2.Temyizen incelenen karar, tarafların karşılıklı iddia ve savunmalarına, dayandıkları belgelere, uyuşmazlığa uygulanması gereken hukuk kuralları ile hukuki ilişkinin nitelendirilmesine, dava şartlarına, yargılama ve ispat kuralları ile kararda belirtilen gerekçelere göre, usul ve kanuna uygun olup temyiz dilekçesinde ileri sürülen nedenler kararın bozulmasını gerektirecek nitelikte görülmemiştir.
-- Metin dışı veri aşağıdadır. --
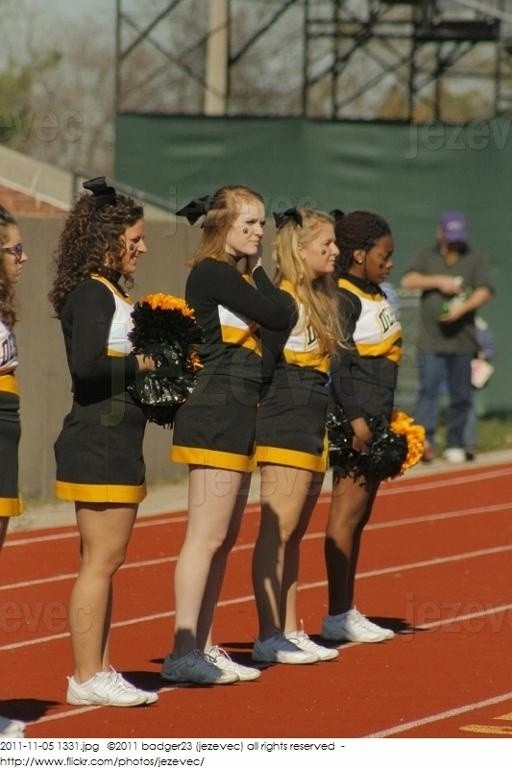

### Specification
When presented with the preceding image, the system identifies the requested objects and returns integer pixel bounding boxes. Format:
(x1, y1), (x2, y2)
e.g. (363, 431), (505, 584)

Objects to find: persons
(461, 315), (496, 461)
(251, 207), (340, 665)
(399, 210), (497, 466)
(160, 184), (298, 685)
(0, 206), (29, 738)
(48, 176), (159, 708)
(320, 209), (395, 643)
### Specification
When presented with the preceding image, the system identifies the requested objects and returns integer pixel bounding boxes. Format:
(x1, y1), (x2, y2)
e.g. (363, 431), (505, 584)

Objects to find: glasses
(2, 246), (22, 261)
3. Buna karşın, Bölge Adliye Mahkemesince 7421 sayılı Kanun'un 5 inci maddesiyle 2942 sayılı Kanun Ek madde 4 eklenmiştir. Eklenen bu maddenin son fıkrası "Bu Kanun kapsamında açılan davalarda verilen bedel ve tazminat kararlarına ilişkin mahkeme ve icra harçları, davalı idare tarafından ödenmek üzere maktu olarak belirlenir" hükmünü içermektedir. Bu yasal düzenlemeye göre, kamulaştırmasız el atmaya dayalı tazminat davalarında mahkeme ve icra harçlarının maktu olacağı düzenlendiği gerekçesiyle maktu harca karar verilmiş ise de 7421 sayılı Kanun ile 2942 sayılı Kanun'a eklenen Ek 4 üncü maddenin üçüncü fıkrası; “Bu Kanun kapsamında açılan davalarda verilen bedel ve tazminat kararlarına ilişkin mahkeme ve icra harçları, davalı idare tarafından ödenmek üzere maktu olarak belirlenir.” şeklinde düzenlenmiştir. 04.11.1983 tarihinden sonra el atılan taşınmazın bedelinin tahsili istemine ilişkin davalarda ilişkin 2942 sayılı Kanun’da yasal düzenleme bulunmadığı, bu davaların kaynağını Yargıtay İçtihadı Birleştirme Büyük Genel Kurulunun, 16.05.1956 tarihli ve 1956/1 Esas, 1956/6 Karar ile 16.05.1956 tarihli ve 1954/1 Esas, 1956/7 Karar sayılı kararlarından aldığı, bu nedenle Ek madde 4'ün eldeki davada uygulanma yeri bulunmadığı, ancak eldeki davada taşınmaza 04.11.1983 öncesi el atıldığı anlaşıldığından sonucu itibarıyla doğru bulunan Bölge Adliye Mahkemesi kararının gerekçesinin değiştirilerek ve düzeltilerek onanması, 6100 sayılı Kanun’un 370 inci maddesinin dördüncü fıkrası hükmü gereğidir.

VI. KARAR

Açıklanan sebeple;

1. Davalı idare vekilinin diğer temyiz itirazlarının reddine,

2. Davalı idare vekilinin Bölge Adliye Mahkemesince yapılan değerlendirmeye yönelik temyiz itirazlarının kabulü ile sonucu itibarıyla doğru olan Bölge Adliye Mahkemesi kararının gerekçesinin değiştirilerek ve düzeltilerek ONANMASINA,

Davalı idareden peşin alınan temyiz harcının Hazineye irat kaydedilmesine,

Dosyanın İlk Derece Mahkemesine, kararın bir örneğinin Bölge Adliye Mahkemesine gönderilmesine,

16.10.2023 tarihinde oy birliğiyle karar verildi.